In fact, the expense of a few combinations of chronic diseases drives Medicare spending to an astonishing degree. The four costliest three-disease combinations include beneficiaries with stroke, chronic kidney disease, and either asthma, chronic obstructive pulmonary disease, depression, or heart failure.
Total per capita costs for beneficiaries with these combinations of disease exceed $60,000---seven times that of the average Medicare beneficiary.
Background on legislation
Senator Wyden proposed legislation in 2014 that would have established Better Care Plans (BPCs), a variation on Accountable Care Organizations, aimed at improving coordination of high cost, chronically ill Medicare beneficiaries. By requiring beneficiaries to actively enroll in such plans, they offered the potential to better engage patients, as multiple panelists at the event recommended.
Subsequently, in July 2014, the Senate Finance Committee held a hearing on how to address the unmet needs of patients with chronic illness, focusing on experiences of patients, caregivers, payers and health systems that have been involved in care for individuals with chronic disease. The following Finance Committee hearing on chronic care, in May 2015, focused on how to mobilize a plan, with prominent policy administrators and experts Patrick Conway and Mark Miller as witnesses.
Building on this, Senators Wyden and Hatch announced the launch of an on-going, bipartisan working group on improving chronic care for Medicare beneficiaries that released a policy options paper in December 2015 that outlined six key areas of reform.
Four areas of reform discussed at the event
Framed around “Updating the Medicare guarantee,” Senator Wyden focused on four key areas of chronic care reform at the Schaeffer Initiative event:
Coordination. The first of these four reform topics was coordination. While he credited the positive impact of free wellness visits, follow up coordination without added burdens on the patients is needed. Medicare recently added a fee code that newly reimburses physicians for the labor-intensive task of connecting all the dots associated with a chronically ill patient’s care.

→ EXERCISE SET:
1. Does the text on Medicare chronic care support each statement? Answer yes or no for each, quoting the deciding words. (a) Senator Wyden proposed legislation in 2014 that would have established Better Care Plans. (b) Patrick Conway and Mark Miller were witnesses at the May 2015 Finance Committee hearing. (c) The bipartisan working group's policy options paper outlined four key areas of reform.
2. Which diseases does the text on Medicare chronic care name as part of the four costliest three-disease combinations? List all of them.
3. Reproduce the text on Medicare chronic care, starting with "Background on legislation" and going on through "the event recommended.".
The entries are not needed here.

→ DATA UNDER STUDY:
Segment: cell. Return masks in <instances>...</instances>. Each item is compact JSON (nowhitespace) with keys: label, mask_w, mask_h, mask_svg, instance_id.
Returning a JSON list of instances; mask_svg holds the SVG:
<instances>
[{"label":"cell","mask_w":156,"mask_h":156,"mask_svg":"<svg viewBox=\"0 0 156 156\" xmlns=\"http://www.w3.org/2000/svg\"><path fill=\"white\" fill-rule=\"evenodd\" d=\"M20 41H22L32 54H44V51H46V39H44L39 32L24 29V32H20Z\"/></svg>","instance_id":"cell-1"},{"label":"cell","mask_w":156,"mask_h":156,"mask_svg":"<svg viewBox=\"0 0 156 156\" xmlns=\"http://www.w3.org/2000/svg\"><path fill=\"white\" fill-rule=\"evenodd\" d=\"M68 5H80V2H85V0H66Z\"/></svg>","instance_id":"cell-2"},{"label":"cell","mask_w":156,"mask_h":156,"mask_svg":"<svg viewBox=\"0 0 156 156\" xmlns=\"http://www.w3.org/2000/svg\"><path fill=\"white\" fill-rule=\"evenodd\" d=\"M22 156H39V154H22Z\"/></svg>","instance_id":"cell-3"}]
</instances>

→ RESPONSES FOR EACH TASK:
1.
(a) Yes: "Senator Wyden proposed legislation in 2014 that would have established Better Care Plans (BPCs)"
(b) Yes: "in May 2015, focused on how to mobilize a plan, with prominent policy administrators and experts Patrick Conway and Mark Miller as witnesses"
(c) No: "released a policy options paper in December 2015 that outlined six key areas of reform"

2.
- stroke
- chronic kidney disease
- asthma
- chronic obstructive pulmonary disease
- depression
- heart failure

3.
Background on legislation
Senator Wyden proposed legislation in 2014 that would have established Better Care Plans (BPCs), a variation on Accountable Care Organizations, aimed at improving coordination of high cost, chronically ill Medicare beneficiaries. By requiring beneficiaries to actively enroll in such plans, they offered the potential to better engage patients, as multiple panelists at the event recommended.